Пока было два таких звена. Все образованные люди уже знали археоптерикса, найденного в 1861 году. Это звено между рептилиями и птицами наглядно показало, как «рожденные ползать» учились летать. Известен был уже и питекантроп — первое звено над бездной мрака и предрассудков. Мрака, который тысячелетиями разделял мир животных и мир человека.
Ихтиостега, что в переводе с греческого значит «рыбощек», — так окрестил находку Севе-Седерберг, была третьим «недостающим звеном», и, может быть, самым важным. Не будь этой «четвероногой рыбы» — не было бы ни крыла, ни руки. Не было бы прорыва в мир полета и мир разума.
По правде говоря, «звенья» восхищают ученого далеко не так, как журналиста или даже преподавателя. Палеонтологу, как правило, мало одного звена, пусть даже самого эффектного. Нужна цепочка, серия фактов. Ведь ищет он не доказательства великих превращений жизни, а закономерности таких превращений.
Он прекрасно знает, что крупные открытия приносят с собой больше загадок, чем призваны разрешить сами.
И все же ихтиостега была восхитительна! Настоящая рыба, большая и тяжелая. С рыбьей чешуей, рыбьими жабрами, с плоским и перистым сомовьим хвостом. И был у нее рыбий «гидрофон» — боковая линия, чтобы слышать в воде.

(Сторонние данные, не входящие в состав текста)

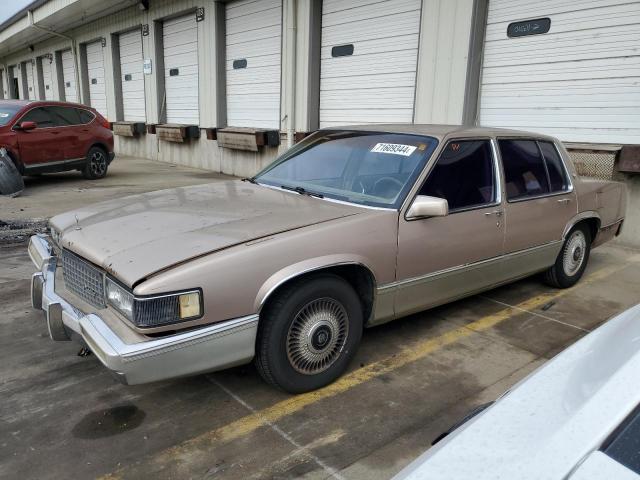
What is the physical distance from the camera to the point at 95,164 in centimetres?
1145

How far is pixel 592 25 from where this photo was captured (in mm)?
6875

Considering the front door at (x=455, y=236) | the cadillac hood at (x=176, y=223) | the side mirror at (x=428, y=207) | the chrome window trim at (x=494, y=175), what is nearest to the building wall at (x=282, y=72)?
the chrome window trim at (x=494, y=175)

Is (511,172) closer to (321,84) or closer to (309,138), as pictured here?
(309,138)

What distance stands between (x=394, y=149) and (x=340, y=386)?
5.68 ft

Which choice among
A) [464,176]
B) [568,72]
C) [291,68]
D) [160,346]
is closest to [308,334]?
[160,346]

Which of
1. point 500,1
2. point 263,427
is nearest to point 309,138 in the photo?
point 263,427

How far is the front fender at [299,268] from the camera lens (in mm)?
2715

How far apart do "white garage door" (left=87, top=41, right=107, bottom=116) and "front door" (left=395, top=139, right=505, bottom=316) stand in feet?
60.2

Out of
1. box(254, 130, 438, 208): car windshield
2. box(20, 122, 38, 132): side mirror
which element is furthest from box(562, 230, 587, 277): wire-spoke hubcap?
box(20, 122, 38, 132): side mirror

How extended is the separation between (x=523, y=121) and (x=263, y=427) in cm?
665

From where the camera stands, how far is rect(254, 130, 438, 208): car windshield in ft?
11.7

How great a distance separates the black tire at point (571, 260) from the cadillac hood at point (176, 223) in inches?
105

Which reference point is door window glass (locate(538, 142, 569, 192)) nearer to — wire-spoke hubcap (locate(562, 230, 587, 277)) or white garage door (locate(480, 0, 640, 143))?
wire-spoke hubcap (locate(562, 230, 587, 277))

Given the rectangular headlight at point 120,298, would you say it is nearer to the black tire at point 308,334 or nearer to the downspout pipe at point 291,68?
the black tire at point 308,334
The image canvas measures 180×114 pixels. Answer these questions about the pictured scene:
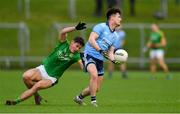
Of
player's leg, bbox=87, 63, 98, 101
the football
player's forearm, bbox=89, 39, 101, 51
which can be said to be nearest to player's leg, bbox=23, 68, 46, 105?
player's leg, bbox=87, 63, 98, 101

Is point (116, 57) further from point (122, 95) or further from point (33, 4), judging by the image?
point (33, 4)

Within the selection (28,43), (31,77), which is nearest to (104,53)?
(31,77)

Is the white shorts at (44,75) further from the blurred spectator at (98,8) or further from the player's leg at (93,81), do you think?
the blurred spectator at (98,8)

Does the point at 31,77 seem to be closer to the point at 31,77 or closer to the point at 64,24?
the point at 31,77

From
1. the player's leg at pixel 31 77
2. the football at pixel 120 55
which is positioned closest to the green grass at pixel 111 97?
the player's leg at pixel 31 77

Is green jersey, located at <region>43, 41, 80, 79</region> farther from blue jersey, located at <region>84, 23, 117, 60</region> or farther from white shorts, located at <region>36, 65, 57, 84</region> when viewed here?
blue jersey, located at <region>84, 23, 117, 60</region>

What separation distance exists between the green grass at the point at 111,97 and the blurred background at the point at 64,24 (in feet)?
36.2

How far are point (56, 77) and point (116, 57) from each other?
1.38 meters

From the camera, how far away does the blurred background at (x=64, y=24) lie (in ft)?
138

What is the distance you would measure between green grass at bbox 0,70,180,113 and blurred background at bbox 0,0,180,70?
1104cm

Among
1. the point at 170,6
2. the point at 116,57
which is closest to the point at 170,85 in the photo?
the point at 116,57

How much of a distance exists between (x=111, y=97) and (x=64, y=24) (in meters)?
23.3

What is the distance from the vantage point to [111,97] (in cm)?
2086

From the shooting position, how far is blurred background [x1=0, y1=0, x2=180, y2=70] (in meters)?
42.0
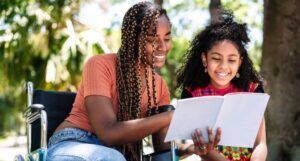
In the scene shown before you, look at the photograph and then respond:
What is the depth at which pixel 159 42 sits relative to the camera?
307cm

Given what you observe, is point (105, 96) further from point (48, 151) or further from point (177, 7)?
point (177, 7)

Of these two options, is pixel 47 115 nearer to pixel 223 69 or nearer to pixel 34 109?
pixel 34 109

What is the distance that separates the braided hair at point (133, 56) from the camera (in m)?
3.06

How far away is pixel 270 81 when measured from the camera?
234 inches

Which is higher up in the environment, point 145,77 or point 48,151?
point 145,77

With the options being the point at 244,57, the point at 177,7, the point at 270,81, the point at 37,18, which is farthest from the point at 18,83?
the point at 244,57

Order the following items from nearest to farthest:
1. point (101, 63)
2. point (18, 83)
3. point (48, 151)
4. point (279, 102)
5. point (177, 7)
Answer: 1. point (48, 151)
2. point (101, 63)
3. point (279, 102)
4. point (18, 83)
5. point (177, 7)

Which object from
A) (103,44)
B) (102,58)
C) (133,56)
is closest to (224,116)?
(133,56)

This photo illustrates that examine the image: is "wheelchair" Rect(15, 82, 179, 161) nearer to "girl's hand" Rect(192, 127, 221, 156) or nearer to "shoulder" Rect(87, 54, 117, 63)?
"girl's hand" Rect(192, 127, 221, 156)

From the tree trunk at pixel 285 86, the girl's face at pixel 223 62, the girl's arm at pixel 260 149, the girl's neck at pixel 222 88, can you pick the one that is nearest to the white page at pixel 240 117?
the girl's arm at pixel 260 149

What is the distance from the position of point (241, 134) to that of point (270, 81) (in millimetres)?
3137

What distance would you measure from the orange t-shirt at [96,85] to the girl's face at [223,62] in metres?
0.41

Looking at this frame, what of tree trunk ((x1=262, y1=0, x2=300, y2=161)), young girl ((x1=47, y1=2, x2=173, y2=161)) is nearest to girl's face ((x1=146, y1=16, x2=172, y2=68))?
young girl ((x1=47, y1=2, x2=173, y2=161))

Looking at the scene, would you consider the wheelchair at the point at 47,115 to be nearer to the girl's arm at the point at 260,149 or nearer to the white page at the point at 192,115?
the white page at the point at 192,115
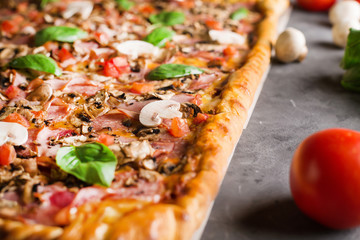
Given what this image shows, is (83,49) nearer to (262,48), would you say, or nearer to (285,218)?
(262,48)

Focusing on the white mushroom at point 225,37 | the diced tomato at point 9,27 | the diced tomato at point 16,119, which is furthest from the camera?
the diced tomato at point 9,27

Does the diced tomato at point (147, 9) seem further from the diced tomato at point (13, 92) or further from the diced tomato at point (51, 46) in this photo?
the diced tomato at point (13, 92)

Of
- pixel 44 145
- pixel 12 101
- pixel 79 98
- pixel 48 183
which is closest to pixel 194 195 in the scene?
pixel 48 183

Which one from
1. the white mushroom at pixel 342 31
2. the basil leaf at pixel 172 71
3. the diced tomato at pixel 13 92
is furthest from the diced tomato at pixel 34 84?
the white mushroom at pixel 342 31

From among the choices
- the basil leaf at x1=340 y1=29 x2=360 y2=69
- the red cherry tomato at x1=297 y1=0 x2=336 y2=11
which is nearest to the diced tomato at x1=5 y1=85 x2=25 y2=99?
the basil leaf at x1=340 y1=29 x2=360 y2=69

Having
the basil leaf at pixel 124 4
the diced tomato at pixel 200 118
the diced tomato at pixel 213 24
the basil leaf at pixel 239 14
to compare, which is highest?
the basil leaf at pixel 124 4

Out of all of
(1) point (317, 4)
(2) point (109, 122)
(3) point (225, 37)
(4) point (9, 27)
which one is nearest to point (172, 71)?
(2) point (109, 122)
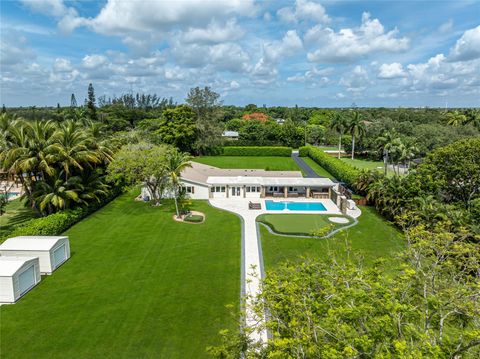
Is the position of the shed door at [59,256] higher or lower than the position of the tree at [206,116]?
lower

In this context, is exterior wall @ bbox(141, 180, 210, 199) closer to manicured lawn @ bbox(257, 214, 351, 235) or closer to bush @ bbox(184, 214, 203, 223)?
bush @ bbox(184, 214, 203, 223)

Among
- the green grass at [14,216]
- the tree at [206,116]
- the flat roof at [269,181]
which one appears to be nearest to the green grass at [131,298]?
the green grass at [14,216]

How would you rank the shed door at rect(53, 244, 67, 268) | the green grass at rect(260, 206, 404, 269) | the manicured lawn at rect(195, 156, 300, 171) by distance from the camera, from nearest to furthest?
the shed door at rect(53, 244, 67, 268) < the green grass at rect(260, 206, 404, 269) < the manicured lawn at rect(195, 156, 300, 171)

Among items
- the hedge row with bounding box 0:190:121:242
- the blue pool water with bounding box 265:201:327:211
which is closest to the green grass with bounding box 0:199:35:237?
the hedge row with bounding box 0:190:121:242

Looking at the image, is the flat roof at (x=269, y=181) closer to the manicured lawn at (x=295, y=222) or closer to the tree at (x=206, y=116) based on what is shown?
the manicured lawn at (x=295, y=222)

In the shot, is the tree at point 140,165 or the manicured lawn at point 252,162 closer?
the tree at point 140,165

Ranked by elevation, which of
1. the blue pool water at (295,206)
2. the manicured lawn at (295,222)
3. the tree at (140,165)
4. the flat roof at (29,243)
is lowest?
the manicured lawn at (295,222)

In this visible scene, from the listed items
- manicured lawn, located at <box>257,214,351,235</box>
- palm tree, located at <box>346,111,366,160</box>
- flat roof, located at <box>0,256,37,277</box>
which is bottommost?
manicured lawn, located at <box>257,214,351,235</box>
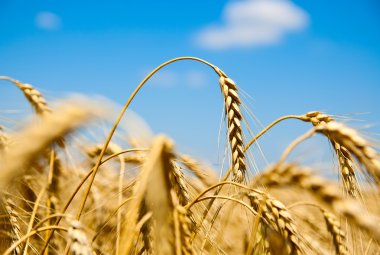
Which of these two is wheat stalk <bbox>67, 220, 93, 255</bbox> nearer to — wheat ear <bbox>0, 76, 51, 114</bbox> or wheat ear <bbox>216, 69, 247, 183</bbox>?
wheat ear <bbox>216, 69, 247, 183</bbox>

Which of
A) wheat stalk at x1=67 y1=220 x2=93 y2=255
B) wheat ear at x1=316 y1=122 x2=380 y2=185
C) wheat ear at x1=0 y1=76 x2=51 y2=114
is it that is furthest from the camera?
wheat ear at x1=0 y1=76 x2=51 y2=114

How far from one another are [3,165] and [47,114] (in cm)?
72

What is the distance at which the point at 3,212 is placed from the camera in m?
1.63

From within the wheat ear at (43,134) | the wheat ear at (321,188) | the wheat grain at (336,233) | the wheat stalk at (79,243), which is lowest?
the wheat grain at (336,233)

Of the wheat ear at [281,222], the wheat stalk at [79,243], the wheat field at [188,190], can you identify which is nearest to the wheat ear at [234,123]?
the wheat field at [188,190]

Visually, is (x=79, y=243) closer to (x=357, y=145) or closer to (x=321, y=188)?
(x=321, y=188)

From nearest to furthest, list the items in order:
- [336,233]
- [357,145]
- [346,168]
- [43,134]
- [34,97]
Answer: [357,145]
[43,134]
[346,168]
[336,233]
[34,97]

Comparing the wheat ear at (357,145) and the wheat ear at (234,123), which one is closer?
the wheat ear at (357,145)

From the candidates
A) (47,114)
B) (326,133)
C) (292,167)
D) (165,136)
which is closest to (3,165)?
(165,136)

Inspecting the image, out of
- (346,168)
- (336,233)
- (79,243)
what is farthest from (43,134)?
(336,233)

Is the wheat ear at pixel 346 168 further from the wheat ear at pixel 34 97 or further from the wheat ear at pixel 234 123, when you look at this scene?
the wheat ear at pixel 34 97

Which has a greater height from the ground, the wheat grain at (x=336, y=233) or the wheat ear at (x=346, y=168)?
the wheat ear at (x=346, y=168)

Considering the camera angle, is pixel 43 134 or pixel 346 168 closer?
pixel 43 134

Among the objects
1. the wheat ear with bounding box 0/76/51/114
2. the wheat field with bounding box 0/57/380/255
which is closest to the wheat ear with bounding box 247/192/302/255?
the wheat field with bounding box 0/57/380/255
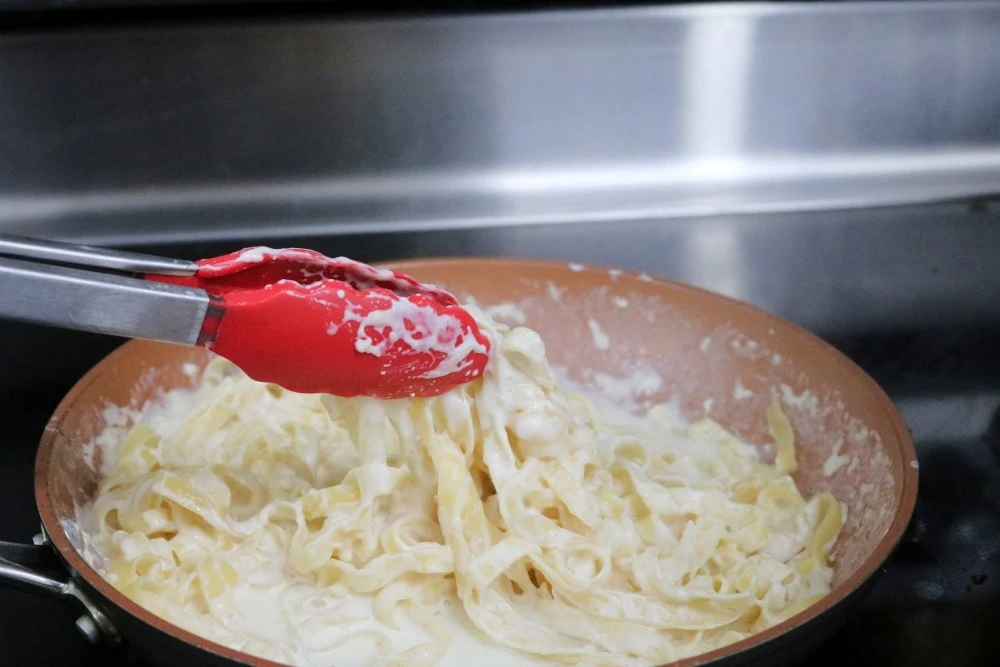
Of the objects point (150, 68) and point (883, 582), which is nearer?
point (883, 582)

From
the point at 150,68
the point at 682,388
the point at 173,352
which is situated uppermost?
the point at 150,68

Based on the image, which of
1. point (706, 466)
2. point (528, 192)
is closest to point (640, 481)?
point (706, 466)

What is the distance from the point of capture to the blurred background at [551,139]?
2121mm

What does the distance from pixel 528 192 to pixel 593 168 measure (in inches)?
6.3

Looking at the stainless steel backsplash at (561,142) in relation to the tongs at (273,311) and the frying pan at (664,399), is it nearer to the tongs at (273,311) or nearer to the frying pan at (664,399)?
the frying pan at (664,399)

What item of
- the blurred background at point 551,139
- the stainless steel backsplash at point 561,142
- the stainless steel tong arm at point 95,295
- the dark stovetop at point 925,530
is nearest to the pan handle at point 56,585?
the dark stovetop at point 925,530

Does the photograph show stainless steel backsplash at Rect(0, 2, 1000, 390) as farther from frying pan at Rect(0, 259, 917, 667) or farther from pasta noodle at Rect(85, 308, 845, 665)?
pasta noodle at Rect(85, 308, 845, 665)

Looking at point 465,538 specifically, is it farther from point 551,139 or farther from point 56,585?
point 551,139

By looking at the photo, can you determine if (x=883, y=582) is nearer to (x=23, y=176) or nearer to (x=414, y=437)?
(x=414, y=437)

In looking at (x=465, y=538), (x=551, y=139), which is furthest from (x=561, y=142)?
(x=465, y=538)

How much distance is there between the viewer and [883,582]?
54.3 inches

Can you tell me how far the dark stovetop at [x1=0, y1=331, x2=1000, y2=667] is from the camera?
4.14 ft

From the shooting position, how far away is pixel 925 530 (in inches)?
58.3

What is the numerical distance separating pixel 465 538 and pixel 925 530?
2.14 ft
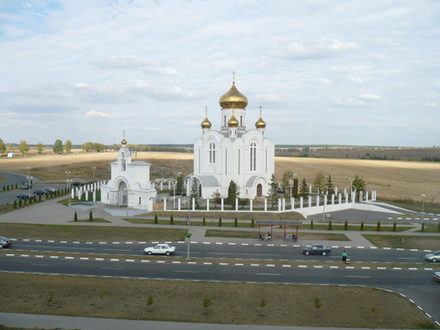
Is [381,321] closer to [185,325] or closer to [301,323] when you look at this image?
[301,323]

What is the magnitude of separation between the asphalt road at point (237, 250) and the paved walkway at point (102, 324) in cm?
1277

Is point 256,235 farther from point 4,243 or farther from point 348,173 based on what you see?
point 348,173

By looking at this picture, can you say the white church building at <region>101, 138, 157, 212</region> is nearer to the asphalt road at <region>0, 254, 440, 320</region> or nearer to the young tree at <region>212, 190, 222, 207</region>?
the young tree at <region>212, 190, 222, 207</region>

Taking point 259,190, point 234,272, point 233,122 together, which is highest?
point 233,122

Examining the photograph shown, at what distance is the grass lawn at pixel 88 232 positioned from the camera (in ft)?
121

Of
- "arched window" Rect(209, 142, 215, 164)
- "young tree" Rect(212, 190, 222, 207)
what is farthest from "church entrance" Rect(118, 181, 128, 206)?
"arched window" Rect(209, 142, 215, 164)

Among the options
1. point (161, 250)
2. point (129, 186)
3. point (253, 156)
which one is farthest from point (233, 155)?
point (161, 250)

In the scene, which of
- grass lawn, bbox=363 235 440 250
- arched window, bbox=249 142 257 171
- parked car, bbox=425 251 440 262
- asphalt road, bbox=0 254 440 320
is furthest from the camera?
arched window, bbox=249 142 257 171

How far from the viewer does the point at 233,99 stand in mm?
60781

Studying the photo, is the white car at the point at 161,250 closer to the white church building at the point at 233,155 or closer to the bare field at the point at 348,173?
the white church building at the point at 233,155

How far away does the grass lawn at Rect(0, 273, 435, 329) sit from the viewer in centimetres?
1905

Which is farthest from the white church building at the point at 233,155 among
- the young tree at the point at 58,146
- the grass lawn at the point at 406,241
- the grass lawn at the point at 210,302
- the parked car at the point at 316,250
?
the young tree at the point at 58,146

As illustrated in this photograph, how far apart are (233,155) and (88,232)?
24678 mm

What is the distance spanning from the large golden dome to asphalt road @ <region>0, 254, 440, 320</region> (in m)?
36.6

Несомненно, существо это было создано, чтобы двигаться, есть, дышать и размножаться в воде и только в воде. Но зачем тогда ноги? Не ласты, не плавники, а четыре настоящих лапы сухопутного зверя, с бедром и голенью, плечом и предплечьем, с пятипалой стопой и кистью! Зачем массивные пояса конечностей и крепкий спинной хребет — опора для мышц, поддерживающих и поднимающих голову? За каждой такой конструкцией угадывались миллионы лет отбора и совершенствования. Судя по всему, ихтиостега действительно могла выходить на сушу, непонятно только, для чего это ей было нужно.